本連載「松岡功の『今週の明言』」では毎週、ICT業界のキーパーソンたちが記者会見やイベントなどで明言した言葉をいくつか取り上げ、その意味や背景などを解説している。
今回は、SAPのPat Bakey SAP Leonardo & Analyticsプレジデントと、マカフィーの櫻井秀光 セールスエンジニアリング本部長の発言を紹介する。
「企業のイノベーションにはスピードが一段と求められるようになってきた」
(SAP Pat Bakey SAP Leonardo & Analyticsプレジデント)

独SAPのPat Bakey SAP Leonardo & Analyticsプレジデント
SAPジャパンが先頃、自社イベント「SAP Leonardo NOW Tokyo」を開催した。冒頭の発言は、同イベントで基調講演を行ったSAP Leonardo & Analytics事業責任者のPat Bakey(パット・ベイキー)プレジデントが、企業のイノベーションについて語ったものである。
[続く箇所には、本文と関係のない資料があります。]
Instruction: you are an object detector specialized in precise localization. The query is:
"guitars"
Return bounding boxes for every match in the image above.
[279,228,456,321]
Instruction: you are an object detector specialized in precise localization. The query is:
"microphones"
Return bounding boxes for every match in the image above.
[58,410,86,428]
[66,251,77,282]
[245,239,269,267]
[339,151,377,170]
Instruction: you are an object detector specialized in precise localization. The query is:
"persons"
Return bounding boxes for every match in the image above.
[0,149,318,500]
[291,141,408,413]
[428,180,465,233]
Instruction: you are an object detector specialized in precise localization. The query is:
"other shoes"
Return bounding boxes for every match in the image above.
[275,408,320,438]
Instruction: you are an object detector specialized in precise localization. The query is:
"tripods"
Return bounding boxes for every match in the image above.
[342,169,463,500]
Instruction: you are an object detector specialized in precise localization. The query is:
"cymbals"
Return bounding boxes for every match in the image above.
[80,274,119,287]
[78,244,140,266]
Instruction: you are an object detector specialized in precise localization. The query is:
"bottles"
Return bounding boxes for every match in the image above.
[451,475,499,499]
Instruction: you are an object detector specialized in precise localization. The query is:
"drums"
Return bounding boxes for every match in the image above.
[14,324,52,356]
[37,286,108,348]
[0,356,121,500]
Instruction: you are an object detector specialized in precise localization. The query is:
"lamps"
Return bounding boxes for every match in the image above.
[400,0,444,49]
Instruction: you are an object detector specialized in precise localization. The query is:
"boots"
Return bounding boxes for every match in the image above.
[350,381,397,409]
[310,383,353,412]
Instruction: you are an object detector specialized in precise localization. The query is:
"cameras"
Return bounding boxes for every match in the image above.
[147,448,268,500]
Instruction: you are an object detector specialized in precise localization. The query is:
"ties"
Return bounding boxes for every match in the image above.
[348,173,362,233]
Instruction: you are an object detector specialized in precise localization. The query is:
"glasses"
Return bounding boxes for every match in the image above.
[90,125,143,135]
Bakey氏はまず、「SAPは26分野の産業でビジネスを展開しており、その全ての分野における世界中のお客さまとお会いしてご要望をお聞きすることが、私の重要な仕事である。そうした中で、お客さまから強く要望されるのは、テクノロジによってビジネスイノベーションを推進したいということだ」と切り出した。
そして同氏は、イノベーションについて、以前とは異なっている状況を最近強く感じるようになったという。それは何か。スピードだ。「イノベーションは産業においても個々の企業においても、以前から繰り返し行われてきた。しかし、このところのイノベーションは、これまでに経験したことのないスピードで起きている。したがって、企業はイノベーションの内容もさることながら、それを進めるスピードの速さが成功の決め手の一つになることを肝に銘じておく必要がある」と同氏は訴えた。
では、なぜイノベーションのスピードが速くなっているのか。同氏はその要因としてテクノロジを挙げ、次のように説明した。
「まず、大きなインパクトがあったのはモバイルデバイスだ。モバイルデバイスによって世界中の数十億の人々がつながる世界が生まれた。これによって、情報が素早く世界中に伝わるようになり、これまで考えられなかったようなビジネスもどんどん生まれた。さらに、それに続いて、AI(人工知能)やIoT(モノのインターネット)、ビッグデータアナリティクスなどの先進技術が、イノベーションを加速させる形になっている」
Leonardoは、いわばそうした先進技術を結集したソリューションである。同氏は「一言でいえば、企業のイノベーションを支援するもの。ただし、単なるプロダクトではない。先進技術とともにビジネスモデルやビジネスプロセスなどもノウハウとして活用できるようにしている」と表現した。
図に示したのは、Leonardoによるイノベーションへの取り組みである。ポイントは真ん中のLeonardoを取り巻く3つの取り組み手法である。端的にいえば、「既存システムへの組み込み」「オープンイノベーション」「業種別のスターターキット」といったところだ。
Bakey氏のスピーチは、とにかく「イノベーション」の連呼だった。一言で説明しづらいLeonardoを言い表すのは、やはりこの言葉が最も相応しいということだろう。